In retrospect this Republican Party marriage pretty much ended any chance in my lifetime of achieving the shining city on the hill that seemed possible only four years previous. Contemporary problems such as the wealth gap, reinvigorated racism, gun violence, climate change denial, deregulation, drug abuse, over commercialization, student debt and others woes that ail American society can be traced back to the sharp right Reagan turn.

But what most appalled me then and still rankles 40 years later is the hypocrisy that has become the hallmark of Republican ``win-at-all-cost'' ideology. For eight years Reagan lambasted ``big spending Democrats'' despite tripling a budget deficit and public debt when ``trickle down'' economics geared around tax cuts and increased military spending flopped.

Cleaning up a Republican Party economic mess would become a pattern. Democratic presidents Bill Clinton and Barack Obama revived an economy thanks to stimulus legislation that received little or no support from Republican Party legislators. They conveniently reverted to the Reagan ``big spending Democrat'' criticism for justifying their no votes.

Of course it is one thing for opposition parties to wage rudder-less, irresponsible political warfare against desperately needed legislation. Until Obama's victory using the win-at-all-cost ideology to overturn elections was seemingly out-of-bounds. But millions of minority voters, especially people of color, voting for the first time to help Obama win, changed that. Facing a demographic reckoning, Republican Party controlled state legislatures began adopting a series of voter suppression laws.

But those laws were not enough to hold back the swell of voters outraged by Trump's divisive personality and his incompetence in handling the pandemic. Already in 2016 Trump claimed voter fraud to explain Hillary Clinton's popular vote victory.

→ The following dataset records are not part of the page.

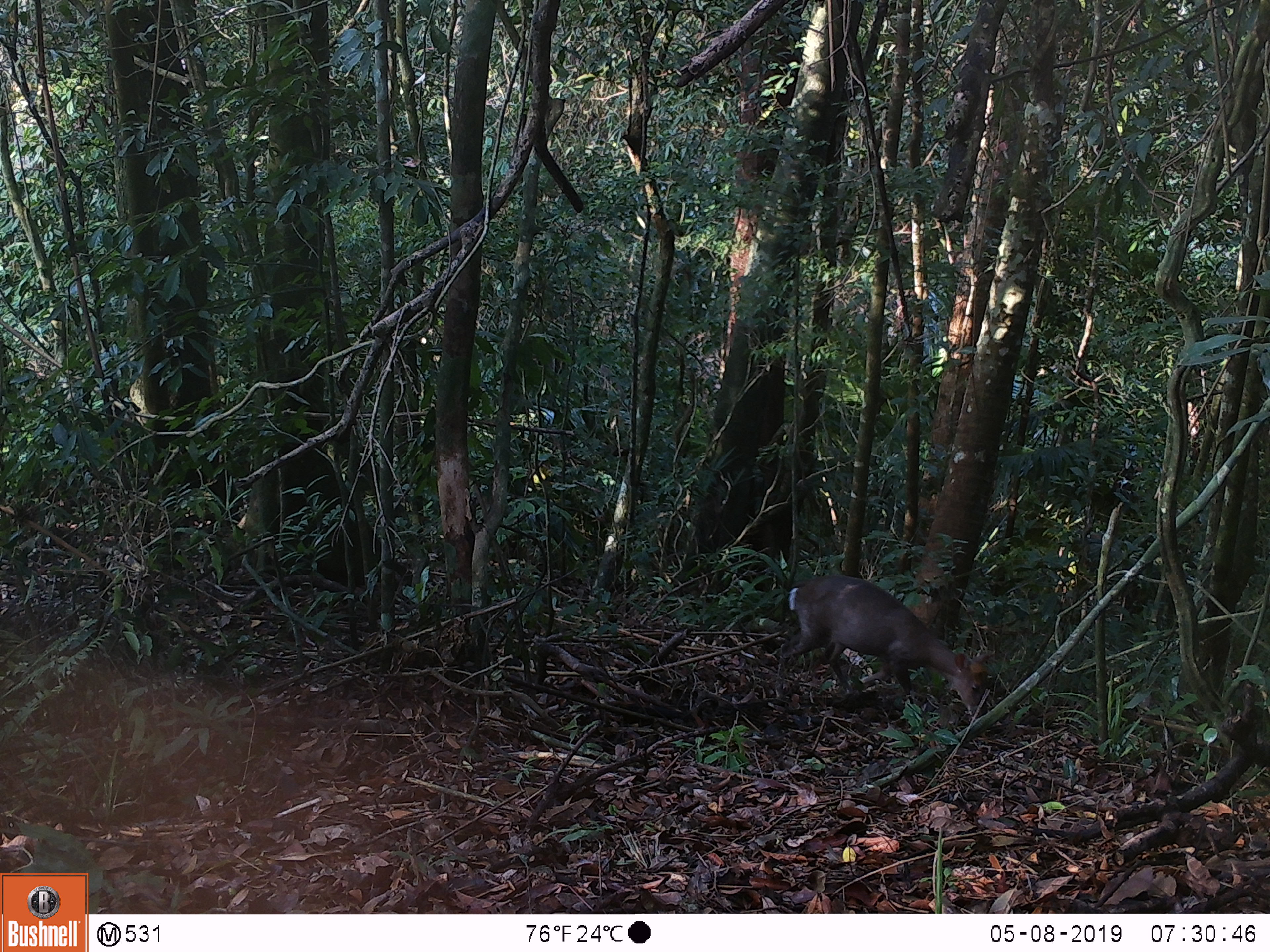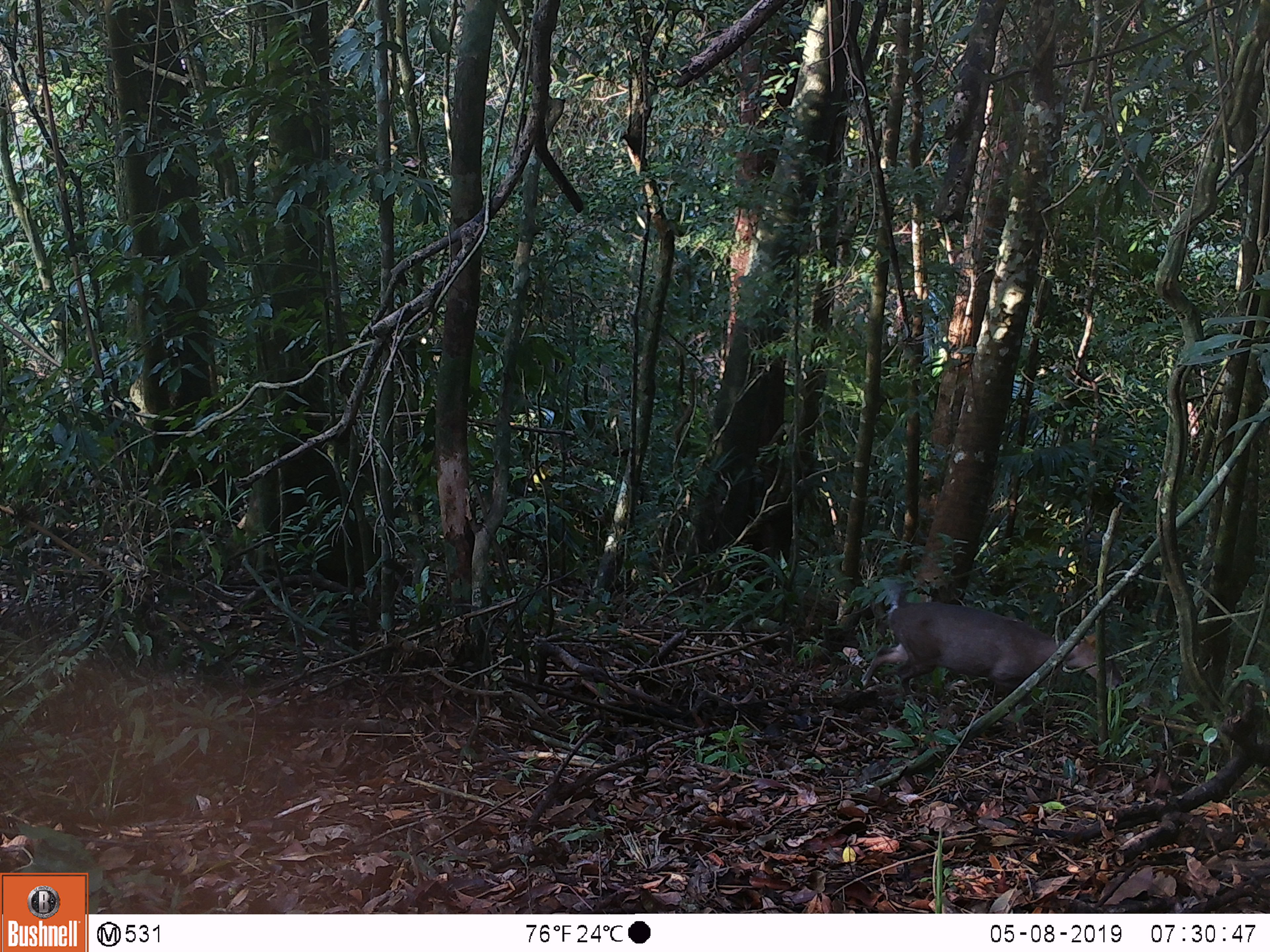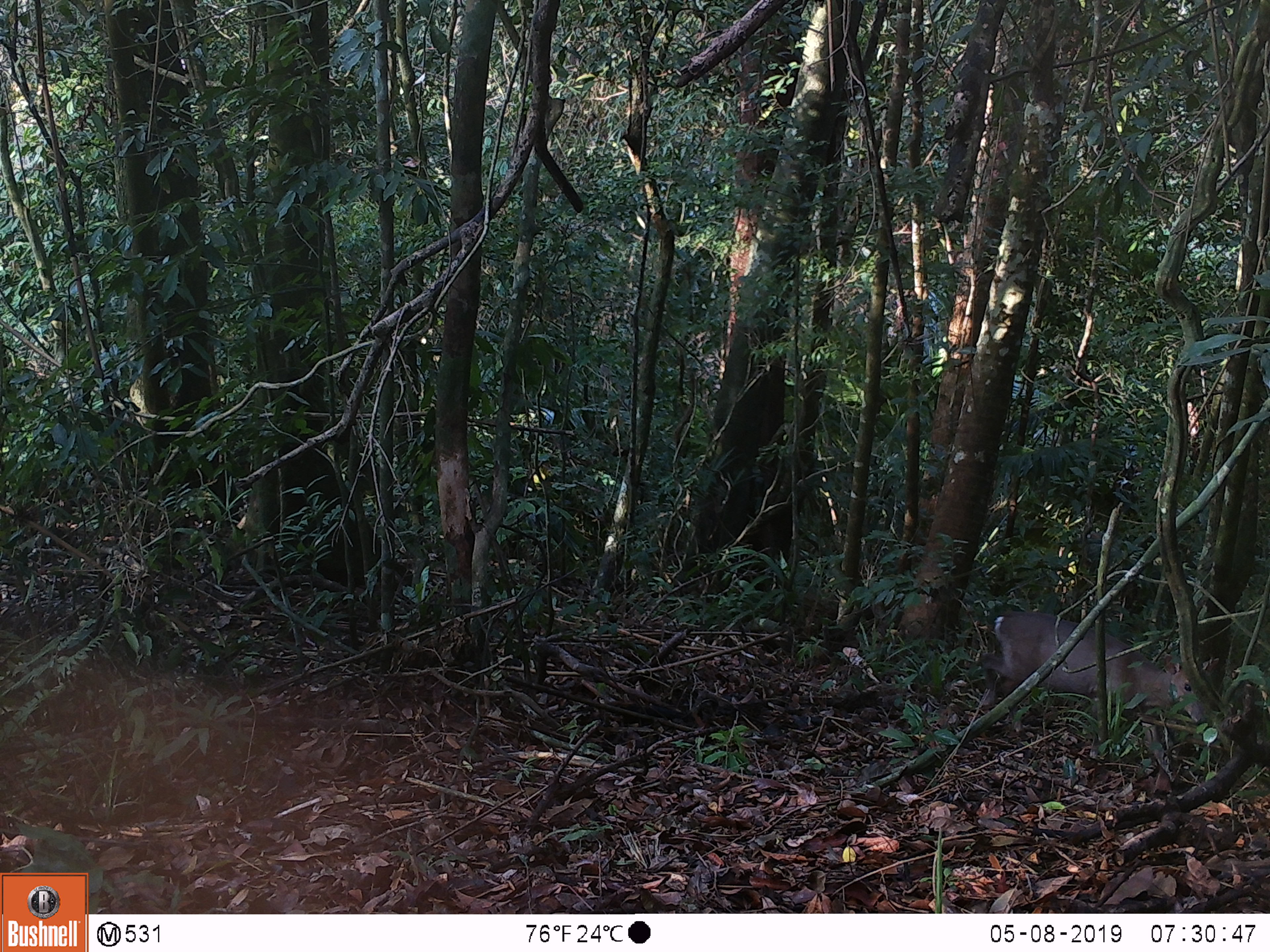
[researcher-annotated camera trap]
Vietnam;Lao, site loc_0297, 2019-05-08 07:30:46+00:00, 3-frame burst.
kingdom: Animalia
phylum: Chordata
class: Mammalia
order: Artiodactyla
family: Cervidae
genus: Muntiacus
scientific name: Muntiacus rooseveltorum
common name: roosevelt's muntjac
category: roosevelts muntjac group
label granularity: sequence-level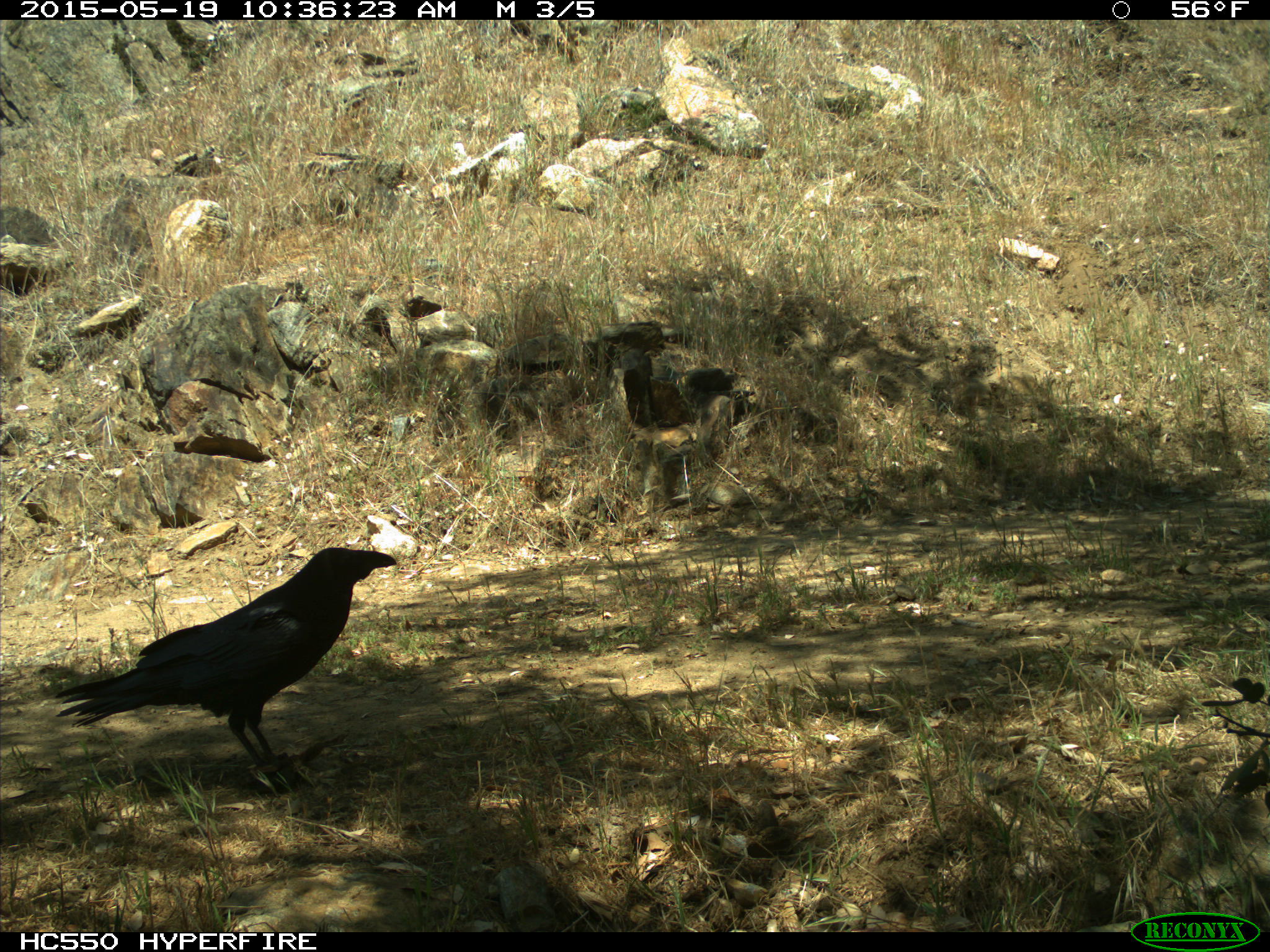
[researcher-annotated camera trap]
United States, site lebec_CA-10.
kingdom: Animalia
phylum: Chordata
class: Aves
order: Passeriformes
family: Corvidae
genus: Corvus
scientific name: Corvus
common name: crows and ravens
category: unidentified corvus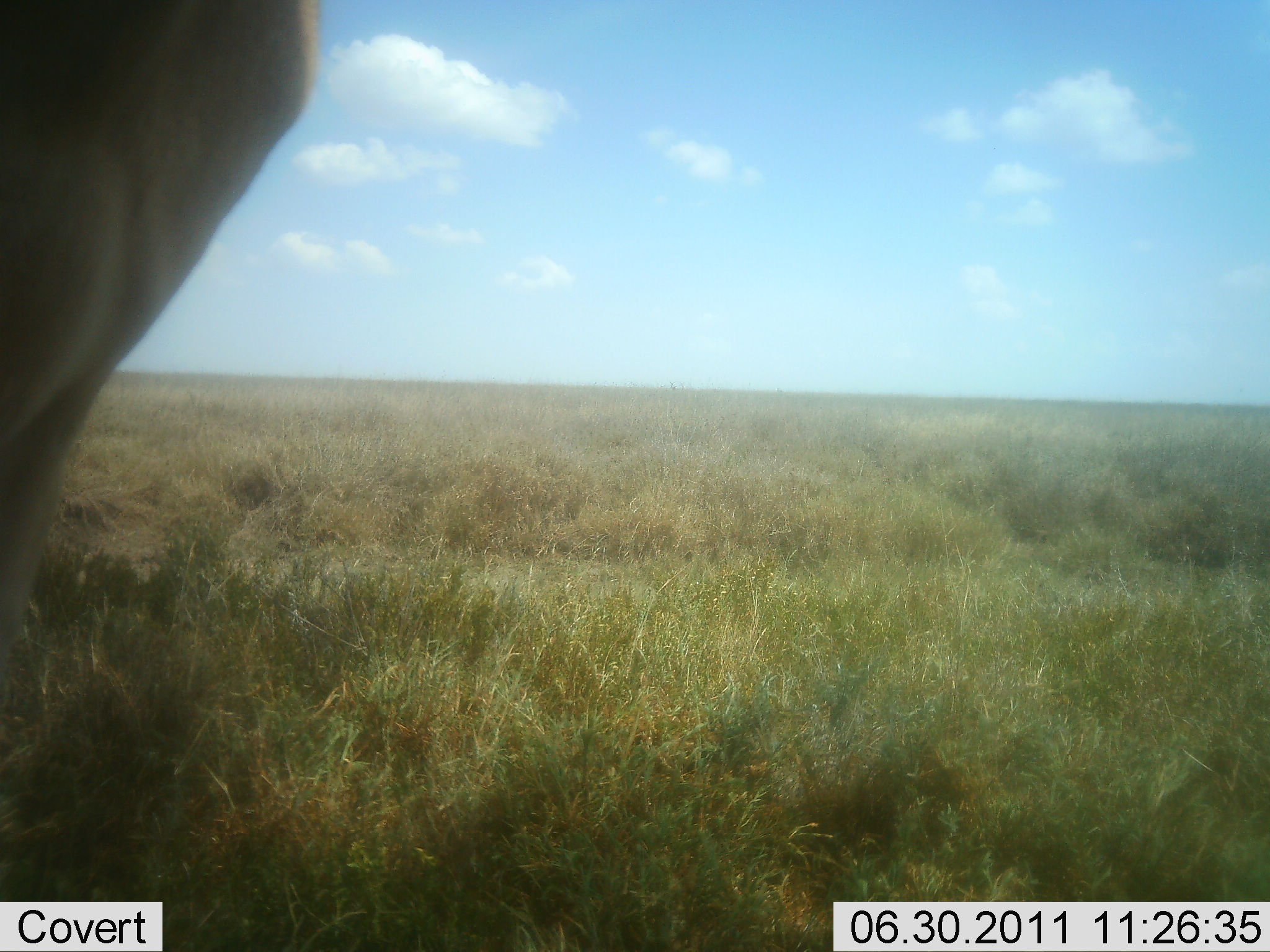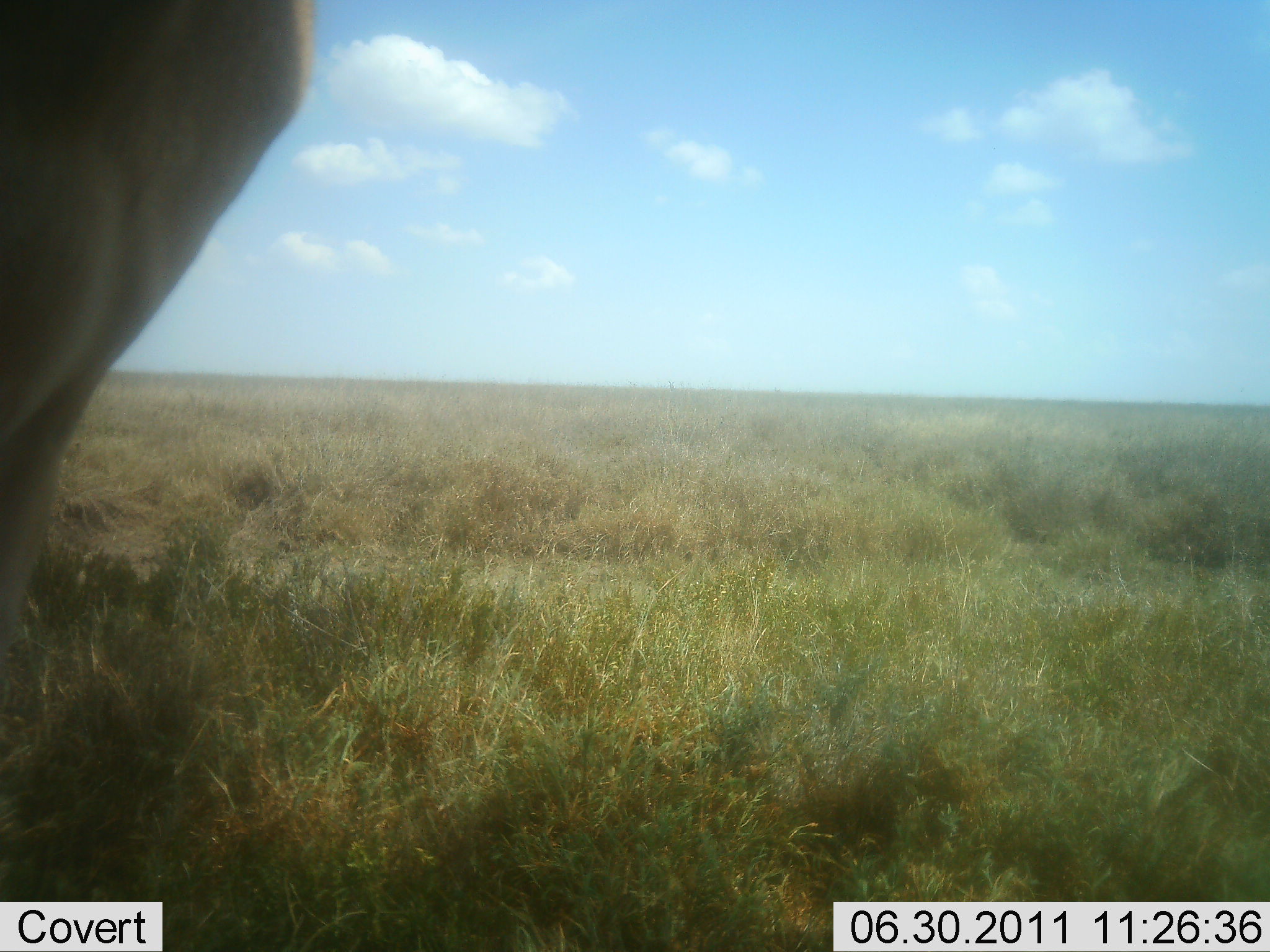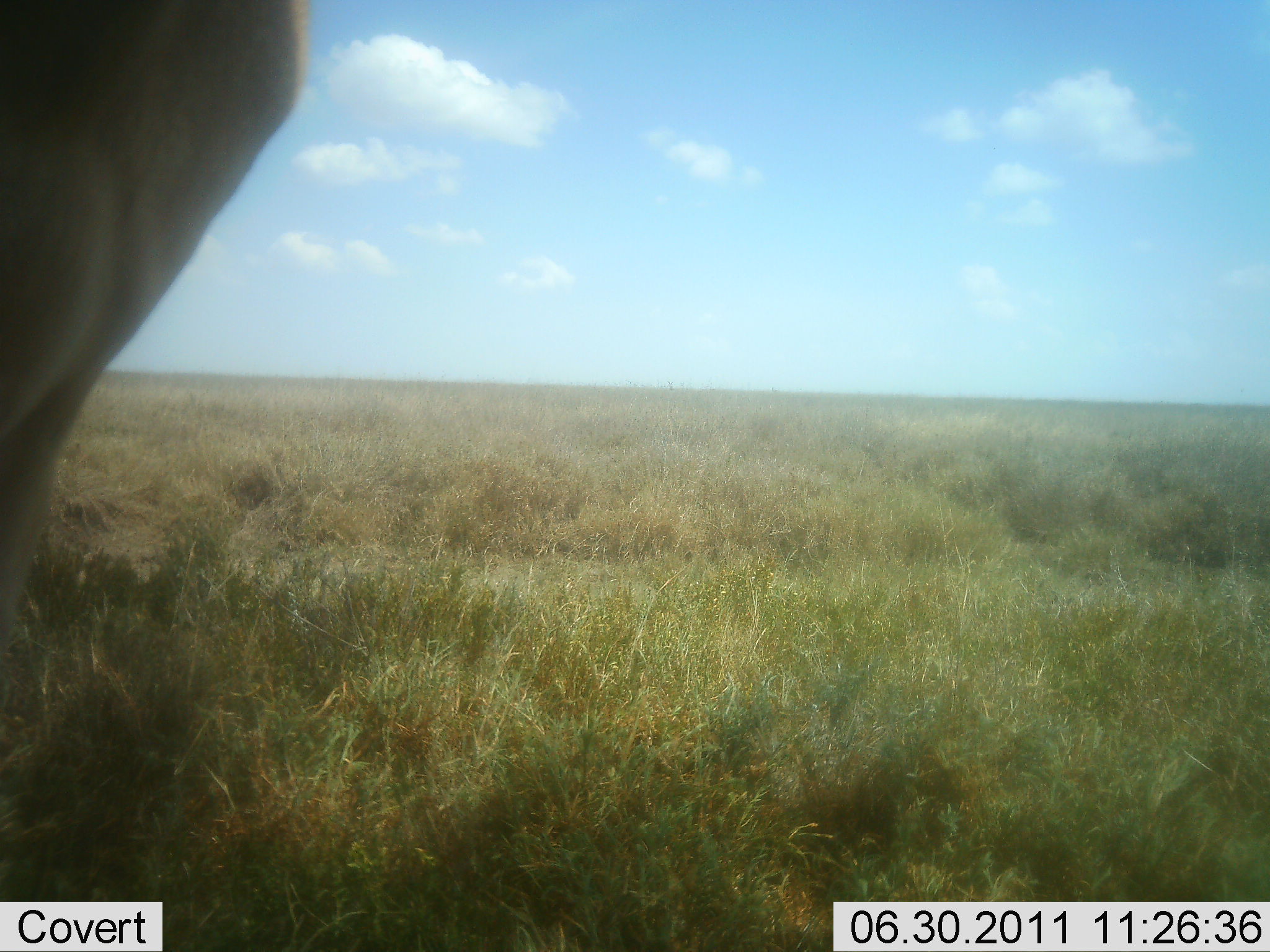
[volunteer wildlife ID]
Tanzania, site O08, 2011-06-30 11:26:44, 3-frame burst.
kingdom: Animalia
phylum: Chordata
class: Mammalia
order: Artiodactyla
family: Bovidae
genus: Alcelaphus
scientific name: Alcelaphus buselaphus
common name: hartebeest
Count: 1.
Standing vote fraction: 100%.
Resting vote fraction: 0%.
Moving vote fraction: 0%.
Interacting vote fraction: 0%.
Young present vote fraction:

In the past weeks declaring martial law and using the U.S. military to re-run the election have been discussed in the White House by Trump and some of his advisers.

That nuclear option will not likely come to pass. But Trump has set his sights on having congressional Republican allies disrupt a Jan. 6 U.S. House of Representatives vote which is normally held to rubber stamp the Nov. 3 election results.

Perhaps more consequential is Trump's success at entrenching the voting fraud narrative among grassroots Republicans. That will surely serve as a pretext for Republican Party political obstruction for the next four years as well as a new round of enhanced voter suppression laws in some Republican-run state legislatures that has already begun.